A ação da Fiesp contra o aumento do IPTU

Após receber várias mensagens de cidadãos de diversas cidades reclamando do aumento do IPTU, a Fiesp solicitou  aos seus Departamentos de Economia e de Competitividade  estudo sobre quais municípios paulistas estavam propondo reajustes além da capacidade contributiva do cidadão.

Em 2013, a Fiesp e o Ciesp entraram com ações na Justiça contra o reajuste abusivo dos seguintes municípios:

Município Reajuste do imposto Decisão da Justiça
São Paulo 88% (média) Pleito da Fiesp atendido. O reajuste do IPTU foi suspenso
São Sebastião De até 670% Pleito da Fiesp não atendido. O reajuste foi liberado*
Salto De até 1.000% Pleito da Fiesp não atendido. O reajuste foi liberado*
São José do Rio Preto De até 125% Em segunda decisão do STF, em 11/02/2014, o aumento foi suspenso.

(*) Fiesp ou outras entidades podem ainda entrar com recurso pedindo a suspensão

 

Veja a trajetória da Campanha

 

Out.2013 

A Prefeitura da Cidade de São Paulo encaminha projeto à Câmara Municipal propondo reajuste do IPTU (aumento em média de 55% para residências e 88% para comércio), por 4 anos consecutivos, atingindo 1,5 milhão de contribuintes.

Dia 29 – O presidente da Fiesp e do Ciesp, Paulo Skaf, considera a medida um “confisco no bolso das pessoas e das empresas”. 
A Câmara Municipal de São Paulo aprova, em segunda votação, o aumento do IPTU. A insatisfação da população da cidade com a decisão teve grande repercussão na mídia.

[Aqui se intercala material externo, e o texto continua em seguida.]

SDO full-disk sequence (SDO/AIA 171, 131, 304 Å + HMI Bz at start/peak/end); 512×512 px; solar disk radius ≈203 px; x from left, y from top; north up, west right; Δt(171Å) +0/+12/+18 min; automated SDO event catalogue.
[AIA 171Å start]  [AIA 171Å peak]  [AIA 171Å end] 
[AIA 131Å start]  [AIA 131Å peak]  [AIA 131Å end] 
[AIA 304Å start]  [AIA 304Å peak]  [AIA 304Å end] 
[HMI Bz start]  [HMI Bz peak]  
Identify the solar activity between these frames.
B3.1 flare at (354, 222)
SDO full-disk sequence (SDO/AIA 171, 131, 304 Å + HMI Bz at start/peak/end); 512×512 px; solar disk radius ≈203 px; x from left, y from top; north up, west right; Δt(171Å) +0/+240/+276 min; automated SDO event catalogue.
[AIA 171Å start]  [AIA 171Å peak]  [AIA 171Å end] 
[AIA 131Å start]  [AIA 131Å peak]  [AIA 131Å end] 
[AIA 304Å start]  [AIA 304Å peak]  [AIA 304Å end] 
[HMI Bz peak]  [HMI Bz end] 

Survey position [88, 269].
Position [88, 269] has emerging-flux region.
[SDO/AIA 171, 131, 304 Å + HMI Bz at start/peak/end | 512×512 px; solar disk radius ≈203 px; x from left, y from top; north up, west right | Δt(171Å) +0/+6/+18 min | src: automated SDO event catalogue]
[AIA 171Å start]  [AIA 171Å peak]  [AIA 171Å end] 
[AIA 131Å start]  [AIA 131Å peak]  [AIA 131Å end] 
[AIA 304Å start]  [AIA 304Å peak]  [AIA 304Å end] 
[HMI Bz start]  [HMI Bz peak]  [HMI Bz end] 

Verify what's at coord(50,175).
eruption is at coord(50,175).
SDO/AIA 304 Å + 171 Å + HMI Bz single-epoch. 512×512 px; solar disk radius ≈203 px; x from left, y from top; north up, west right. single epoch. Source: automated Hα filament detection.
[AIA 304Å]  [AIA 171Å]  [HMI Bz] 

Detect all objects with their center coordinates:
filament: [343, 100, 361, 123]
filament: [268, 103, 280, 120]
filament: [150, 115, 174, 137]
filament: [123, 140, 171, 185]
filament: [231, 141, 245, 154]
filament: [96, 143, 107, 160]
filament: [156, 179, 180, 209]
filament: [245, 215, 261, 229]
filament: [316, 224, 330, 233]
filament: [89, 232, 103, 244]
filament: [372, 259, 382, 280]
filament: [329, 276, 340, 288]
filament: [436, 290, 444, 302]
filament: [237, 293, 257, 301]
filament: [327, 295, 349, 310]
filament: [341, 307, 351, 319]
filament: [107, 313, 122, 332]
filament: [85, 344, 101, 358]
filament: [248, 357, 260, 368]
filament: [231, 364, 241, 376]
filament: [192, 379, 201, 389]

Presidente da Fiesp anuncia, em rádio, que a entidade vai reunir esforços para evitar que haja esse aumento do IPTU, afirmou”.

 

Nov.2013 

Dia 21 – Fiesp e Ciesp, junto com a Federação do Comércio (Fecomercio) e Associação Comercial de São Paulo, entram com Ação Direta de Inconstitucionalidade para barrar aumento do IPTU.
Dia 22 – Paulistanos elogiaram a iniciativa da Fiesp de entrar com ação contra o aumento do IPTU.

Dez.2013 

 

Dia 11 – Tribunal de Justiça suspende aumento do IPTU. Em nota oficial, a Fiesp considera a decisão uma vitória para o cidadão paulistano.

 

 

Dia 18 – Prefeitura de São Paulo encaminha recurso ao Supremo Tribunal Federal (STF). Presidente da Fiesp, Paulo Skaf, e o jurista Ives Gandra Martins são recebidos pelo presidente do STF, ministro Joaquim Barbosa, e explicam o que motivou a Ação de Inconstitucionalidade contra o aumento do IPTU..

 

Dia 19 – STF nega recurso à Prefeitura de São Paulo. Prefeito da cidade descarta a possibilidade de entrar com novo recurso.Fiesp comemora a suspensão do aumento do IPTU na cidade de São Paulo. Em artigo no jornal Folha de S. Paulo, o presidente da entidade classifica como “uma vitória para os cidadãos.